* Problems and tasks *
**a.** In the cycling trip account, list in order each thing the writer did on arriving at the hotel, up to and including going out to explore.
**b.** Continue the cycling trip account past its final sentence.

After meeting the coastline of Lake Biwa, the route turned back to the west, which unfortunately gave me another dose of headwind. The goal was near by now though, with 10km or less to travel as I recall, and I took an interest in the parks dotted along the edge of the lake. Despite the wind, with the warming weather families and groups were out with barbecue sets and some with tents, which made me wonder about the possibilities for overnight camping. Because once I’d seen the lake, and seen the number of cyclists of all types and levels making use of the cycleway around it, I began to think about its eventual circumnavigation. If that happens, it’ll take several days, and I’ll need spots to overnight, and freebie spots that need no advance reservation would make for greater flexibility and reduce the cost.

So I kept my eye on the revelers as I passed each site, but I saw no evidence of overnight stayovers. All seemed to be day campers out for a barbecue, with tents serving only as a privacy shield or sunscreen. I took a snap of the rules at one site for future reference, and before writing up these post-trip notes I called the prefectural contact number on the sign. I learned that overnight stays are permitted (yay), but I was cautioned that these are not “camping grounds,” but “parks.” Because although there are toilets, there is no shower. And thus I learned something about the local definition of “camping” that I hadn’t known before.

At a much larger rest area, I pulled off to take a breather, stretch my legs, and inspect the statue shown below. See the alt-text on the photos for details.

Despite the slog against headwinds, I arrived at the le Lac Hotel in Otsu earlier than planned with plenty of daylight. I checked in, locked the bike up outside, carted the gear up to the room, cleaned up and changed, and strolled out near dusk to explore the surroundings. That part of Otsu is an industrial district, with a large Toray plant or research facility dominating the waterfront a few blocks from the hotel. There were several izakaya nearby, I was definitely ready for a meal and a beer or two, and by the time I’d finished my survey stroll it was 17:00 and one place was open for happy hour.

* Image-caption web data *

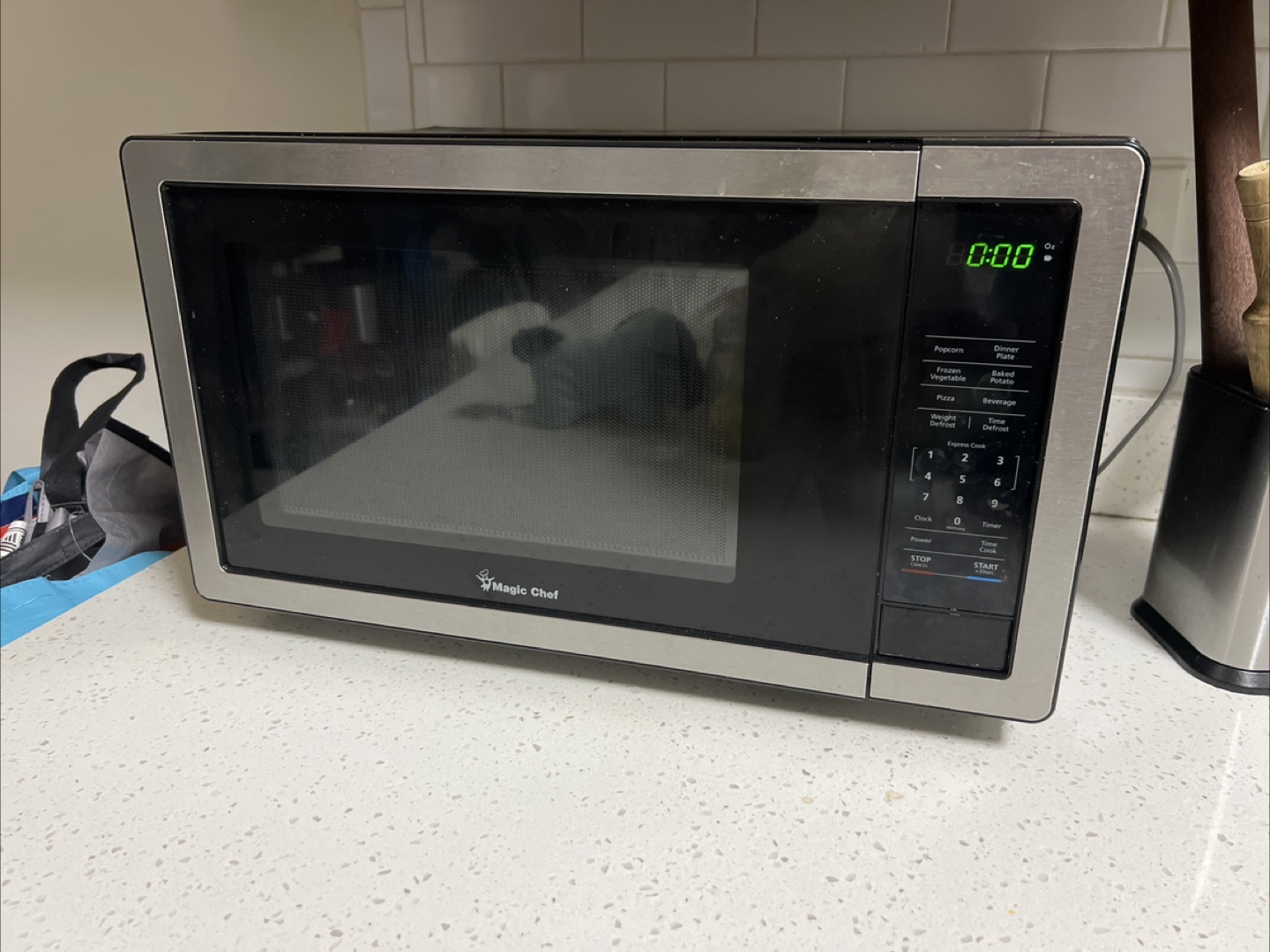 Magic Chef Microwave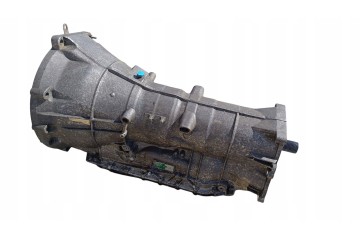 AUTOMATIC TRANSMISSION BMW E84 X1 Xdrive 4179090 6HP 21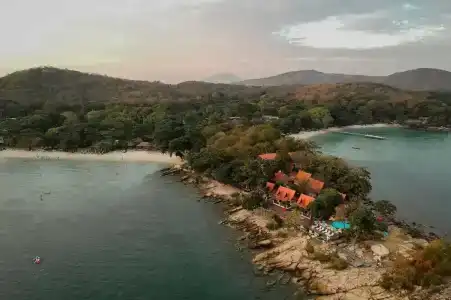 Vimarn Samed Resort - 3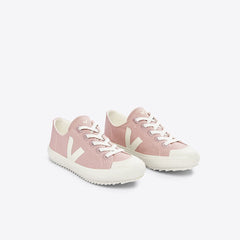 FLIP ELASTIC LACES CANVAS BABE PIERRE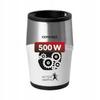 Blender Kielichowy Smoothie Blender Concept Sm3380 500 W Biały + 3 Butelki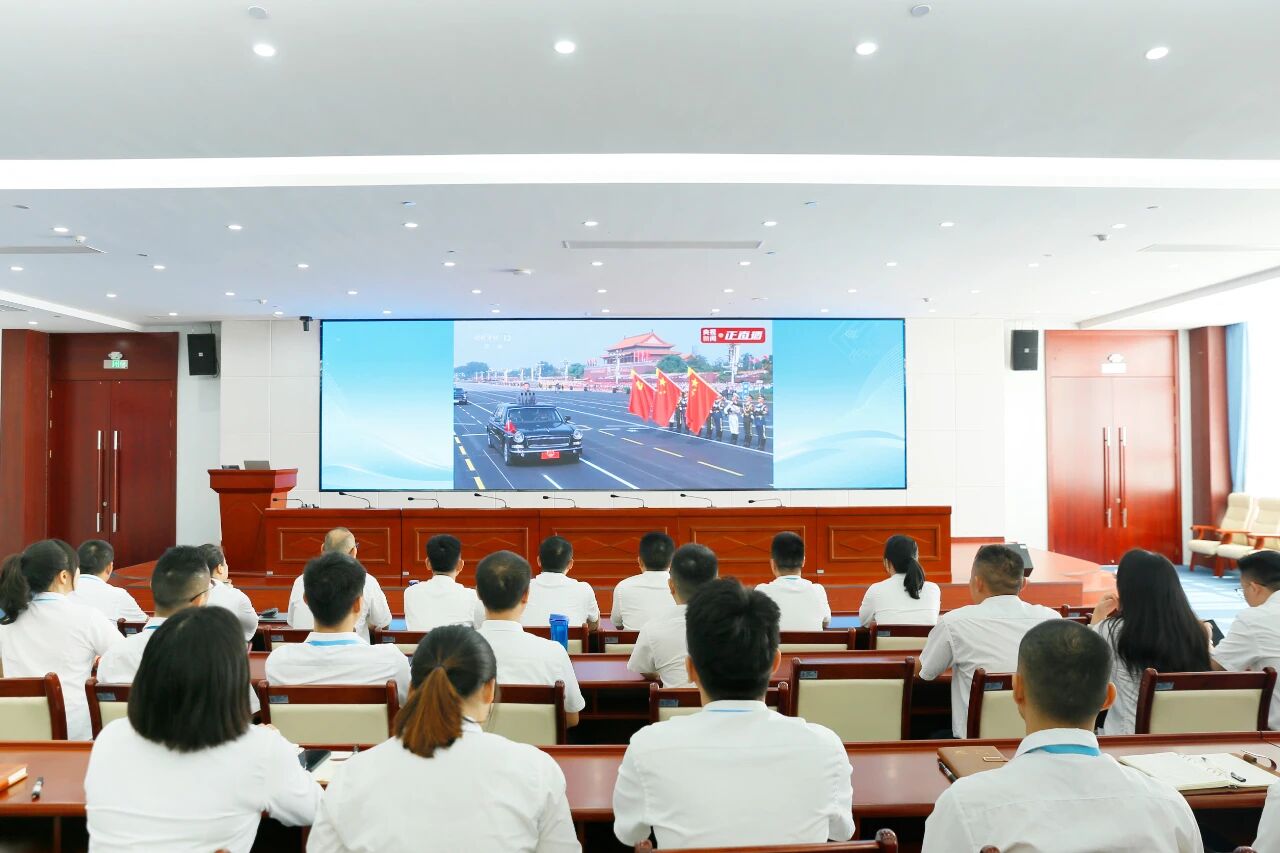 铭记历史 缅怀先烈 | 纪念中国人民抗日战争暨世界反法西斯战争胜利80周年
==
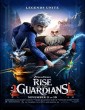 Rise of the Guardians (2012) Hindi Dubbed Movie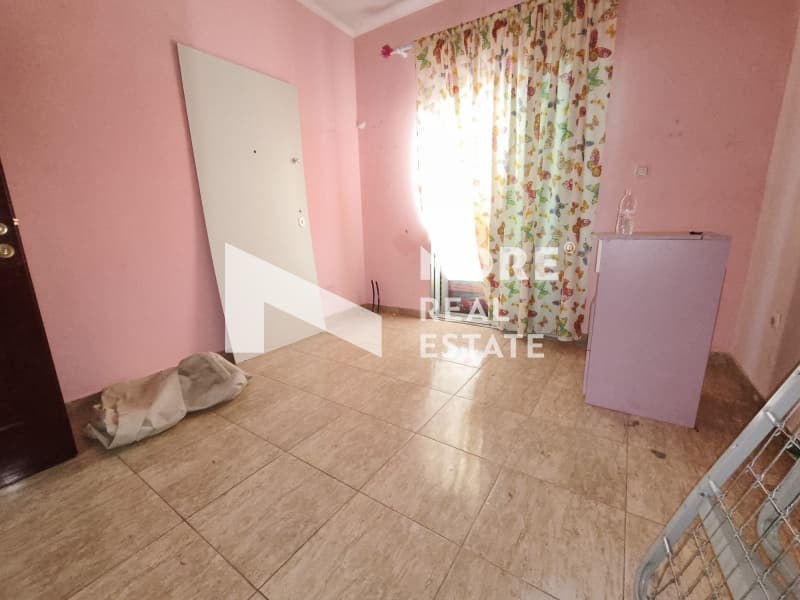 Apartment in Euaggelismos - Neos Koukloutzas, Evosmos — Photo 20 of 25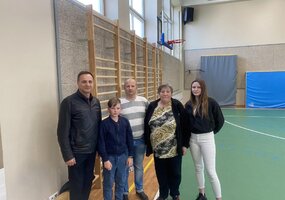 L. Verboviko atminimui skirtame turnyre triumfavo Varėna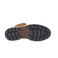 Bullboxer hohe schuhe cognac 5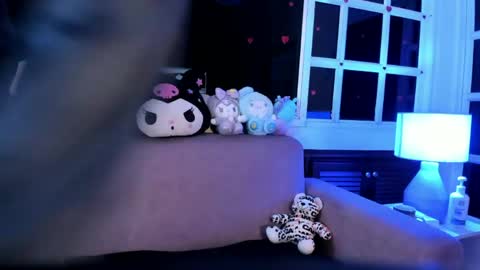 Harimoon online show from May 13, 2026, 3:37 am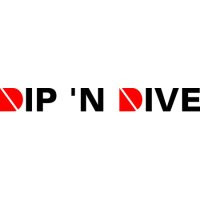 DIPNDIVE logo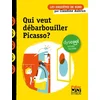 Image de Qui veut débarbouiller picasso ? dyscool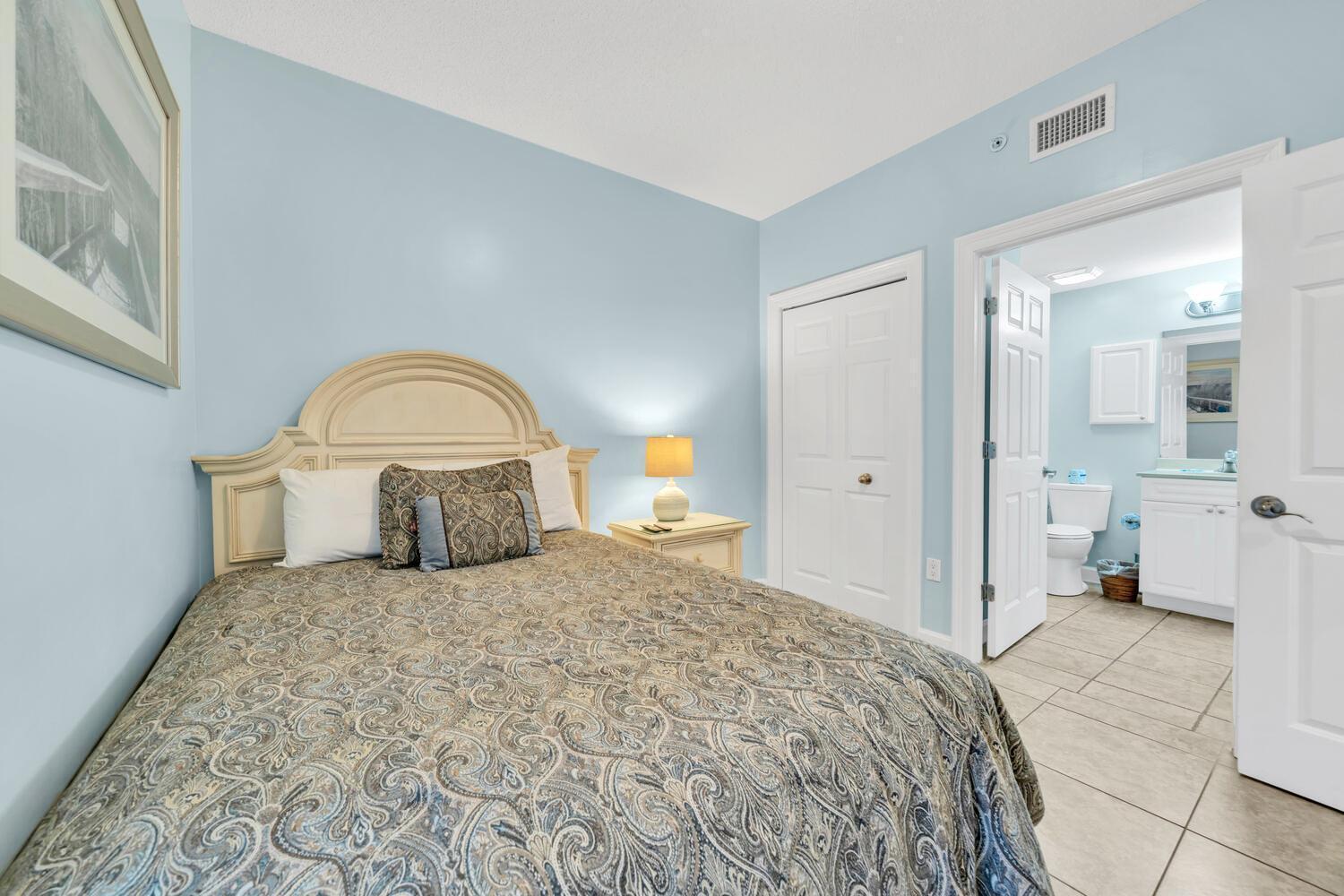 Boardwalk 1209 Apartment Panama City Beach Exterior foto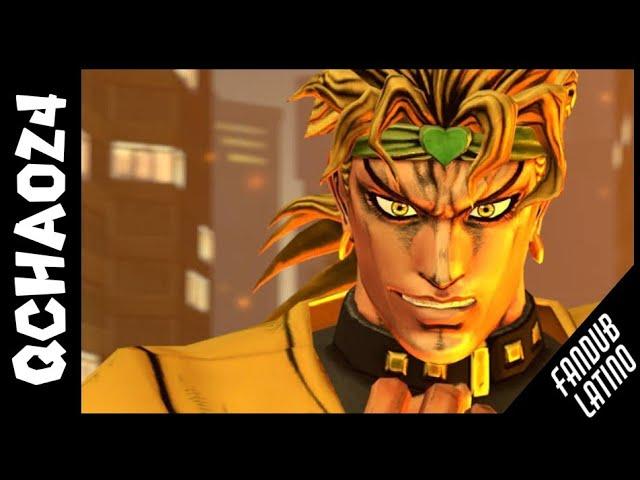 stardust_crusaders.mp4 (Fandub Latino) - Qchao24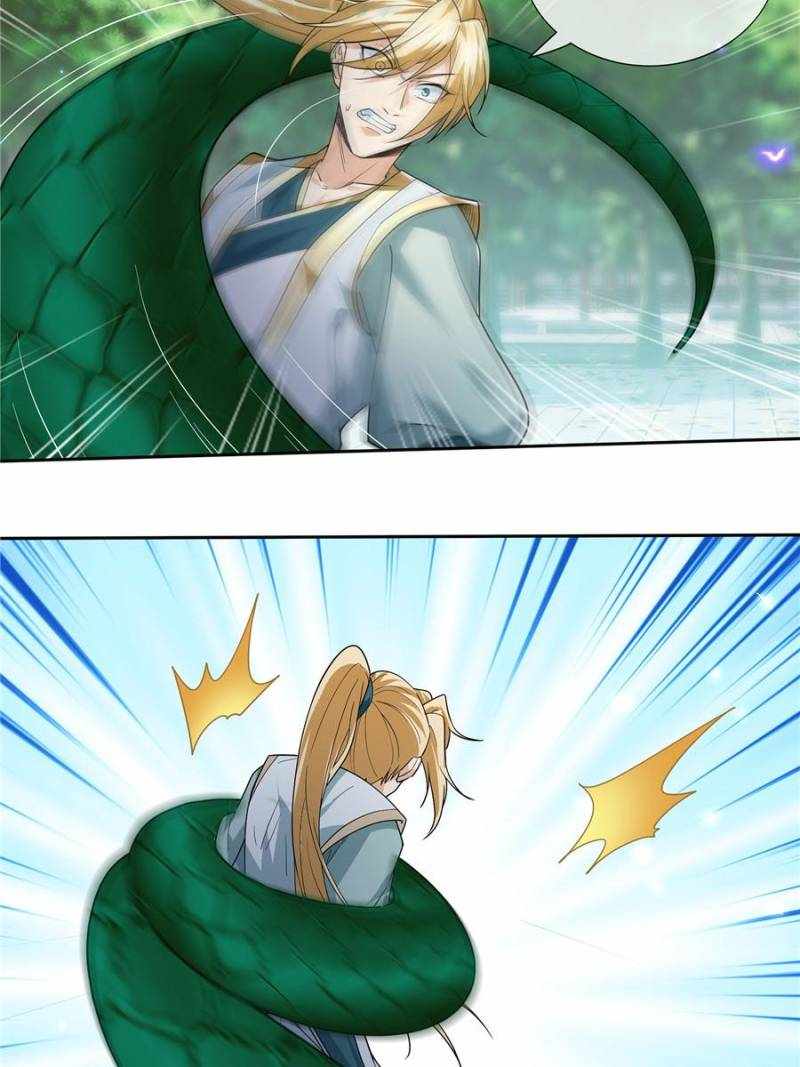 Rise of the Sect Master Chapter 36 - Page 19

* Set of answers *
**a.**
1. Checked in
2. Locked the bike up outside
3. Carted the gear up to the room
4. Cleaned up and changed
5. Strolled out near dusk to explore the surroundings

**b.**
I made it a modest bar crawl of the three izakaya encountered in my stroll. The selfie below was taken at the first, but the best of the three was Nekko (根っこ), a yakitori place with good food, an inviting atmosphere and brimming with conversation. After I was seated at the counter, a more senior member of staff came to be sure I was checked out on the menus, and I think that I was okay with the language. As I sat and ate and drank, I had a view into the kitchen and grill, and saw that on this busy evening the woman who had come to check me out on things was the kingpin of management, and presumably one of the owners. In the narrow kitchen space she stood next to the man running the grill (possibly her husband?), and coordinated with kitchen helpers and servers as the orders flowed in. A well oiled machine. The menus below are from that shop.

I’d arranged to overnight in Otsu in part because accommodation costs in Kyoto proper are steep, and Otsu is a short ride away.

The route from Otsu to the rendezvous point for our lunch engagement was short as the crow flies, but with one climb that I expected to be get-off-and-push steep, and it did not disappoint. In contrast to most such huff-and-puff segments, though, I was passed by a couple of cyclists on high-end road bikes who took on the hill without dismounting (although veery slowly), and an elderly hiker with whom I struck up a conversation. His son, it happened, is in New York, and he had a map that was helpful at the junction where we parted ways, confirming that the access road recommended by my navigation was indeed a through road. It was a precipitous drop, followed by a modest climb over another hill beyond, and I soon arrived at the river confluence at Demachiyanagi.

The photo below is my first attempt at splicing shots from my ageing phone camera into a panorama, it at least gives and idea of the scene. I arrived quite early, contacted my friend to confirm arrival, and parked the bike and gear in an underground bicycle garage (which was deserted, so I changed clothes down there next to the bike). I enjoyed a long stroll exploring both sides of the river, stopped in at a tsukemono-ya for prezzies to share with neighbors, and met my friend for lunch at a Palestinian restaurant and a long chat.

It was a straight shot from Demachiyanagi south to Kyoto Station. I broke down the bike and bagged it, moved the rear pannier contents into a duffle with shoulder straps, secured a ticket with the SmartEX app, wore the front panniers as bandoliers, hoisted the duffle, shouldered the bike, and made my way to the platform. The process would be reversed on arrival at Nagoya Station, but the photo below was taken before I began the repacking in Kyoto.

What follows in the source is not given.